An online group is asking, how do I research historical novels? But it could be science fiction or biography, or anything I’m not familiar with. I was embarrassed to tell them I research the old fashioned way¾ with Google and a local library catalogue. Now, however, I’ve added a lot more cool research options, thanks to librarian Jeremy Brett of Texas A&M University, part of a trio of research librarians on call at last weekend’s ConDFW science fiction/fantasy convention in Dallas.
Brett was present with fellow panelists-librarians Frances May (a retired librarian from the University of North Texas in Denton, who teaches a course about fiction genres) and Stephanie Folse (web services librarian at Texas Christian University in Fort Worth), whose expertise let me add a lot more cool options to my research process.

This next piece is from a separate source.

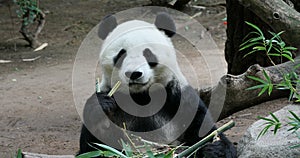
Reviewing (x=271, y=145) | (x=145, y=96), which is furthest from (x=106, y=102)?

Even in this digitized era, “I’m talking to more and more writers,” Brett said, “about science fiction as a genre for teaching about libraries, because the trope of libraries and librarians in the genre is so strong.”
From the fictional book mazes of Jorge Luis Borges and Umberto Ecco, from Buffy the Vampire Slayer to Mr. Penumbra’s 24-Hour Bookstore, libraries are still hotspots of fantasy and science fiction knowledge. And librarians are the hero guardians of these that knowledge.
Much of that knowledge is now online, at sites such as Google Scholar,http://google.scholar.com/, which indexes scholarly literature across an array of disciplines, and WorldCat (www.worldcat.org/, the world’s largest library catalogue.
“Google Scholar will sometimes try to sell you articles,” said Folse, but once you get a good title, you can Google it.” (Gasp!)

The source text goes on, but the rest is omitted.